Time and Again is time travel fiction. I checked my copy out from the library.
Review:
Si Morley is a young graphic designer at an advertising firm. He has a deep love for the past, as evidenced by his fascination with the old stereoscopic slides at his girlfriend's antiques shop. As he pores over those slides, he can practically feel himself being pulled into the past.
Which makes him the perfect person for a secret government project involving time travel. The idea is this: the people chosen to travel back to particular times and places will, as part of their preparation, completely immerse themselves in the time and place they intend to travel to. That immersion will be so complete that they'll feel as if they're actually there - and, somehow, they then will be.
Although Si is initially supposed to be part of an effort to travel to the San Francisco of 1901, he instead convinces the folks involved with the project to allow him to focus on New York City, January 1882. Si's girlfriend's foster father had always wanted to solve the mystery surrounding his father's suicide. The one remaining clue is a cryptic, partially burned letter. Si wants to see the moment that letter was mailed at the Main Post Office. He's told that he won't be allowed to interact or interfere with that moment, and he's fine with that. He figures that just seeing the person who mailed the letter might reveal something his girlfriend's foster father was never able to discover.

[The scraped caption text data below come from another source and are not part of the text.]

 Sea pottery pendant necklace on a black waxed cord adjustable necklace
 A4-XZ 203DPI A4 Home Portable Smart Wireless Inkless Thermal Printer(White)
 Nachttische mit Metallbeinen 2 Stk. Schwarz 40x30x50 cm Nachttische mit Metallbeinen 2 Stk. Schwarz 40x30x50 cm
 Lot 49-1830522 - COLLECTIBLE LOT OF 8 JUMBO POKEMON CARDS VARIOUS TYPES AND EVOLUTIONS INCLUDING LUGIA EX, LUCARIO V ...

I read this for a book club. While I found the idea of a government project devoted to reconstructing, in minute detail, ordinary items from the past appealing, I had trouble truly believing in Finney's time travel idea. It didn't help when Finney complicated things further by having a character who hadn't been part of the intense training and preparation Si went through travel along with Si without a hitch. He might as well have had children accidentally time traveling when they played make believe too hard.

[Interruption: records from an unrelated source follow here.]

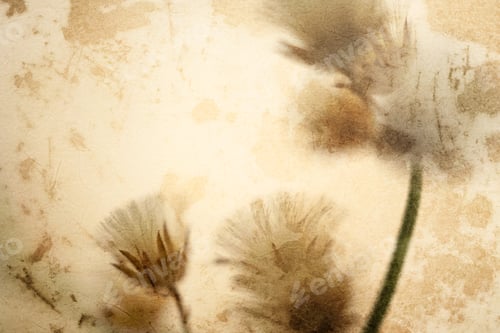 Preview: Colorful Flowers In Vintage Color Style On Mulberry Paper Texture For Background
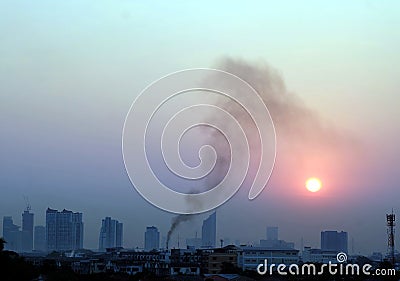 Pollution in big town. Stock Photo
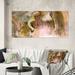 DESIGN ART Designart Brown Color Abstract Stains And Gold Glow Stripes Modern Canvas Wall Art Print 60 in. wide x 28 in. high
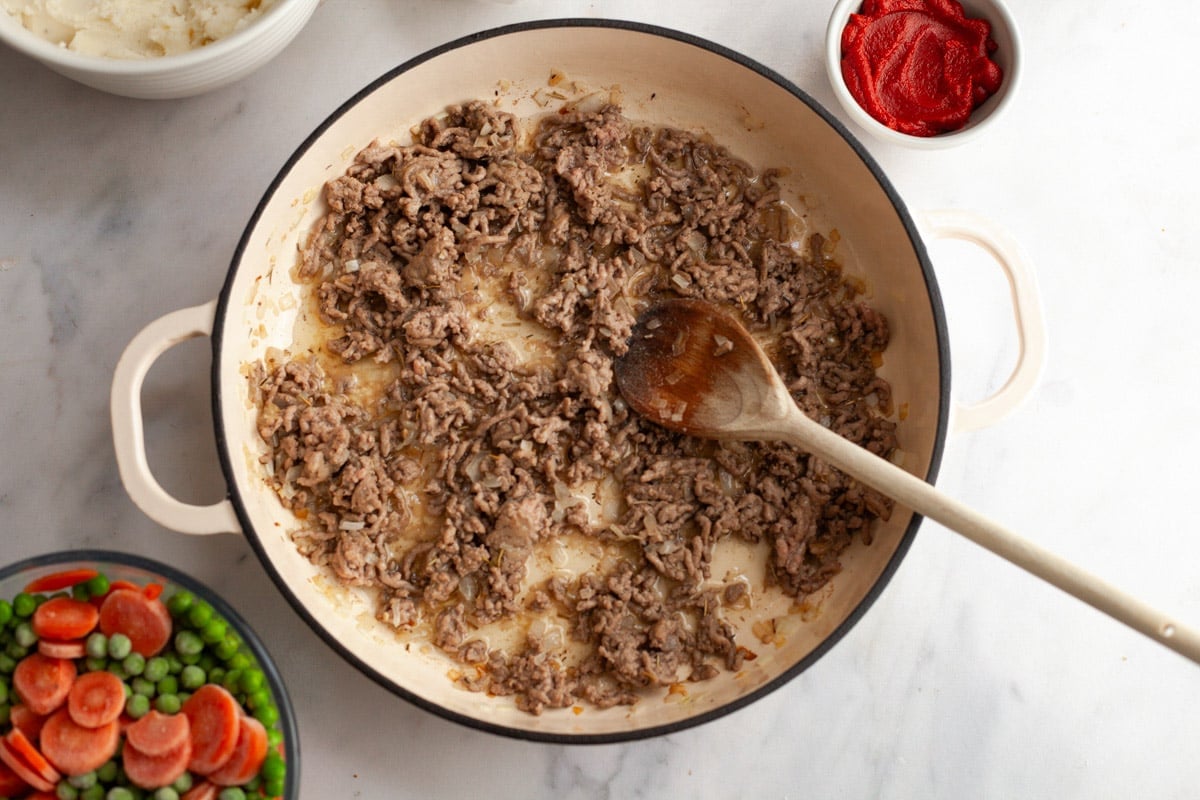 Browning the ground beef for a shepherd's pie filling.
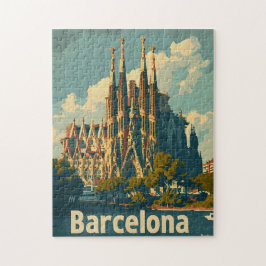 Vintage Barcelona Sagrada Familia Pussel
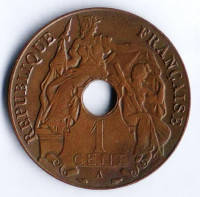 Монета 1 сантим. 1938(A) год, Французский Индокитай.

It was clear that Finney's heart was in the historical details. The historical aspects of this book were so excellent and well-written that I found myself wondering why he hadn't just written historical fiction. It might have worked better for me than this weird "just roll with it" time travel stuff.
Si, unfortunately, came across as a somewhat dated character. When he was in his own time, he really loved Kate, his girlfriend. When he was in the past, he fell head over heels in love with a woman named Julia, as though Kate never existed in his life. It irked me.
All in all, the historical details, combined with the black and white photographs included throughout, were really good. The science fiction aspects, unfortunately, weren't as good. All that "let's not interfere with the past" stuff went out the window surprisingly easily.